*PROBLEM DESCRIPTION*. Format the records below as a numbered list, from the line with "How far is point (394, 59)" up to and including the line with "6.30 metres", leaving out any blank lines.

Start SUPPLIED MATERIAL

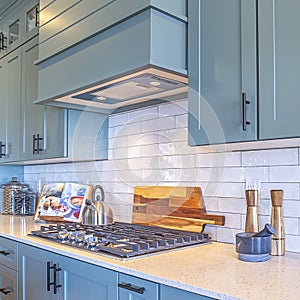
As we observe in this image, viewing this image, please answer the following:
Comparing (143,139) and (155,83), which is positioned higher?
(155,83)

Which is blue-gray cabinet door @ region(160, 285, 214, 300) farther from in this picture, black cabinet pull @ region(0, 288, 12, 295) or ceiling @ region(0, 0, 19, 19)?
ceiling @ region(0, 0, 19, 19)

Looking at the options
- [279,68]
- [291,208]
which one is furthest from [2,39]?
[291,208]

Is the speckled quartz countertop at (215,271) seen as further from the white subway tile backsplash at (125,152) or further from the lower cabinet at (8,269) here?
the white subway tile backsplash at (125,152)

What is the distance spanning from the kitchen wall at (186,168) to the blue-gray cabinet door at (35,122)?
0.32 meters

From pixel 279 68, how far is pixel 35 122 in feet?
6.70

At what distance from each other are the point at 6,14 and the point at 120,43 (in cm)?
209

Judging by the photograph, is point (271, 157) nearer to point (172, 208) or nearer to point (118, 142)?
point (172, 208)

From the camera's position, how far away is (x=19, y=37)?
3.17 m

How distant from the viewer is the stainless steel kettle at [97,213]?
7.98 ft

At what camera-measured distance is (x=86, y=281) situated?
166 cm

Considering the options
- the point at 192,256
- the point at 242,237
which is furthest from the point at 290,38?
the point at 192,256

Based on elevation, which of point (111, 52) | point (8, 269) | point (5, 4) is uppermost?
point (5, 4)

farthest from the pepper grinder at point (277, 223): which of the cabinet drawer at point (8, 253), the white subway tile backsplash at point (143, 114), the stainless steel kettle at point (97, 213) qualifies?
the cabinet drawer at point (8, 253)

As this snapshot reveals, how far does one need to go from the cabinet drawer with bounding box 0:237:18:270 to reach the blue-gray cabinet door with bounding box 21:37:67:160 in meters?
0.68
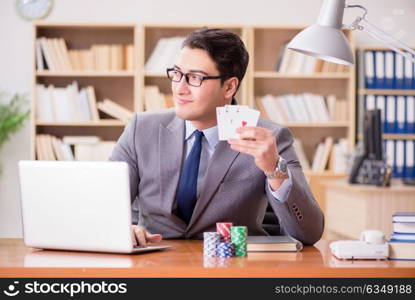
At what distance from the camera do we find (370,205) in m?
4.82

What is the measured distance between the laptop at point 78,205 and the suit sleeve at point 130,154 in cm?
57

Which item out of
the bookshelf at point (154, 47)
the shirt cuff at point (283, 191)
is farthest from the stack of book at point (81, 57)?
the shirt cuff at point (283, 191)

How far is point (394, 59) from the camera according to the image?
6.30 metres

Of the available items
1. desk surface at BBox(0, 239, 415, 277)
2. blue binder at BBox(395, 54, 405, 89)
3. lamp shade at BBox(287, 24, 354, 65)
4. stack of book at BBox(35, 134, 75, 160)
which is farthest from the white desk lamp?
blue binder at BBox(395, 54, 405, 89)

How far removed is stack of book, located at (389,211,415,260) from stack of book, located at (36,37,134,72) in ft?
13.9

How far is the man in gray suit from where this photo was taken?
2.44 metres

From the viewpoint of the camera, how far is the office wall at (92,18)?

End SUPPLIED MATERIAL
Start SUPPLIED MATERIAL

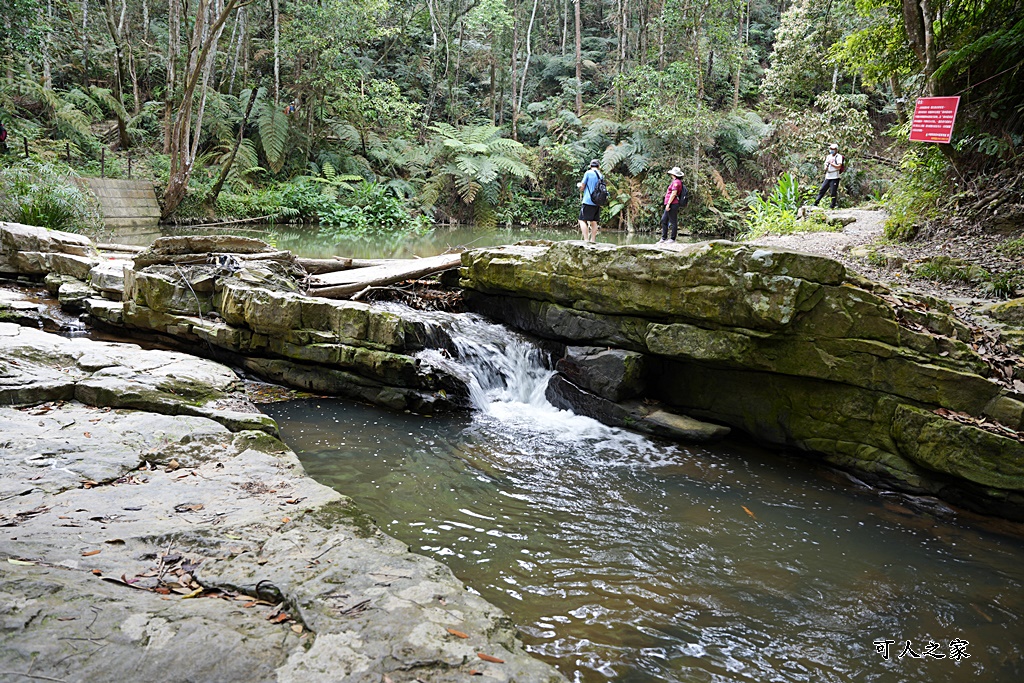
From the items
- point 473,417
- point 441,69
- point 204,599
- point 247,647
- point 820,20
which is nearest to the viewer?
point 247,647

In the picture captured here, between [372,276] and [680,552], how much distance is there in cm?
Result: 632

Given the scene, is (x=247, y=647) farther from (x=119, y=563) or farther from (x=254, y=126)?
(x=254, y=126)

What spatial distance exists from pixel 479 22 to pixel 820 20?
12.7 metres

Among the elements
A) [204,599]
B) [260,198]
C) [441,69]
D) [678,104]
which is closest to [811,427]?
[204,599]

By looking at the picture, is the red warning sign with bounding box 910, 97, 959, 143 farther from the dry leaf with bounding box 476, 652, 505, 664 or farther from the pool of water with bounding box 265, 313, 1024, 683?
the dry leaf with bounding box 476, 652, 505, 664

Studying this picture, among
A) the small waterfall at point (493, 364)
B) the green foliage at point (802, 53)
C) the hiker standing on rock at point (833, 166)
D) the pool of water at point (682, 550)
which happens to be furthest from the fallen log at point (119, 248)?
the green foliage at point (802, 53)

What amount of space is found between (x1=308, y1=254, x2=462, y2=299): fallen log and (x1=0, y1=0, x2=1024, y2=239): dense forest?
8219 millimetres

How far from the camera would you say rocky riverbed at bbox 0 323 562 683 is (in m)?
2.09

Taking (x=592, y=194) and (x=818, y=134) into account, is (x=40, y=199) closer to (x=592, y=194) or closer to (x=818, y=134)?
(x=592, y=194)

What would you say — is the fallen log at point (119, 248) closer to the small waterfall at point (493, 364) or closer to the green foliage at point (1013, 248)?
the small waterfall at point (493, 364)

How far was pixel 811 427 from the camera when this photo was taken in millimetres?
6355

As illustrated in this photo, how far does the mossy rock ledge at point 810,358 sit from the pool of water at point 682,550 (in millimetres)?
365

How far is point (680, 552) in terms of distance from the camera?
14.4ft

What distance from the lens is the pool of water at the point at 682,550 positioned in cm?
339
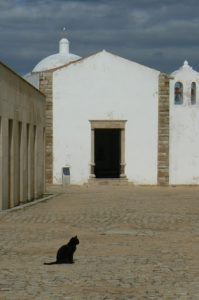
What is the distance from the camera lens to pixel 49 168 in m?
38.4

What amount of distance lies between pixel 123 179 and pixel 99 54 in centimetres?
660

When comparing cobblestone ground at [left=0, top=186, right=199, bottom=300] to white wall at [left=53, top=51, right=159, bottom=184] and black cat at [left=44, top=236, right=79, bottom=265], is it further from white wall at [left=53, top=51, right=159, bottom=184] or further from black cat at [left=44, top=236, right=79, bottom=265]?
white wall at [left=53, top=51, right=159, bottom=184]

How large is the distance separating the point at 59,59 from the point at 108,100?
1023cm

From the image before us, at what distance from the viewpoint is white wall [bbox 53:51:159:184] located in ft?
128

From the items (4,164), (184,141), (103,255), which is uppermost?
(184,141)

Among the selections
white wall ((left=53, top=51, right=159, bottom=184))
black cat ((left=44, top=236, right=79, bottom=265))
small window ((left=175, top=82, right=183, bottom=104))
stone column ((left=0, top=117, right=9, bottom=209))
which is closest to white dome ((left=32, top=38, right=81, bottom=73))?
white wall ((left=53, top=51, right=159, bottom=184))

End SUPPLIED MATERIAL

*WRITTEN SOLUTION*.
1. How far is point (394, 59) from the camera according to the image?
2. 6.30 metres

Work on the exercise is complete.